Nous donnerons une plus ample idée de la matière et du raisonnement des adeptes en présentant au lecteur quelques passages du Traité de chimie philosophique et hermétique, publié à Paris en 1725[2]. « Au commencement, dit l’auteur, les sages, ayant bien considéré, ont reconnu que l’or engendre l’or et l’argent, et qu’ils peuvent se multiplier dans leurs espèces.

» Les anciens philosophes, travaillant par la voie sèche, ont rendu une partie de leur or volatil, et l’ont réduit en sublimé blanc comme neige et luisant comme cristal ; ils ont converti l’autre partie en sel fixe ; et de la conjonction du volatil avec le fixe, ils ont fait leur élixir. Les philosophes modernes ont extrait de l’intérieur du mercure un esprit igné, minéral, végétal et multiplicatif, dans la concavité humide duquel est caché le mercure primitif ou quintessence universelle. Par le moyen de cet esprit, ils ont attiré la semence spirituelle contenue en l’or ; et par cette voie, qu’ils ont appelée voie humide, leur soufre et leur mercure ont été faits : c’est le mercure des philosophes, qui n’est pas solide comme le métal, ni mou comme le vif-argent, mais entre les deux.
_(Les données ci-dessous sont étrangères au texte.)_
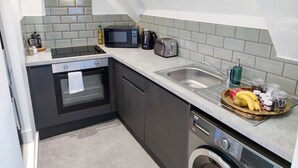 Una cocina moderna equipada con lavavajillas, horno, microondas, tostadora y pileta.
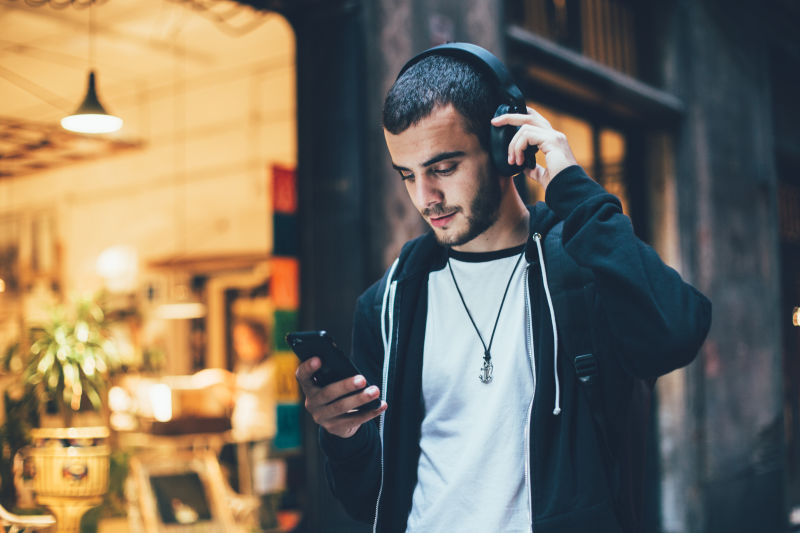 西班牙裔年轻有魅力的男人站在黑暗的街道前在智能手机上变换歌曲和音轨用无线耳机听音乐有轻微胡须的嬉皮士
Ils ont tenu longtemps ce secret caché, parce que c’est le commencement, le milieu et la fin de l’œuvre ; nous l’allons découvrir pour le bien de tous, il faut donc pour faire l’œuvre : 1o purger le mercure avec du sel et du vinaigre (salade) ; 2o le sublimer avec du vitriol et du salpêtre ; 3o le dissoudre dans l’eau-forte ; 4o le sublimer derechef ; 5o le calciner et le fixer : 6o en dissoudre une partie par défaillance à la cave, où il se résoudra en liqueur ou huile (salade) : 7o distiller cette liqueur pour en séparer L’eau spirituelle, l’air et le feu : 8o mettre de ce corps mercuriel calciné et fixé dans l’eau spirituelle ou esprit liquide mercuriel distillé ; 9o les putréfier ensemble jusqu’à la noirceur ; puis il s’élèvera en superficie de l’esprit un soufre blanc non odorant, qui est aussi appelé sel ammoniac ; 10o dissoudre ce sel ammoniac dans l’esprit mercuriel liquide, puis le distiller jusqu’à ce que tout passe en liqueur, et alors sera fait le vinaigre des sages ; 11o cela parachevé, il faudra passer de l’or à l’antimoine par trois fois, et après le réduire en chaux : 12o mettre cette

  1. Voyez pourtant Raymond Lulle, quant à ce qui concerne l’or.
  2. Traité de chimie philosophique et hermétique, enrichi des opérations les plus curieuses de l’art, sans nom d’auteur. Paris, 1755. in-12. avec approbation signée Audry, docteur en médecine, et privilège du roi.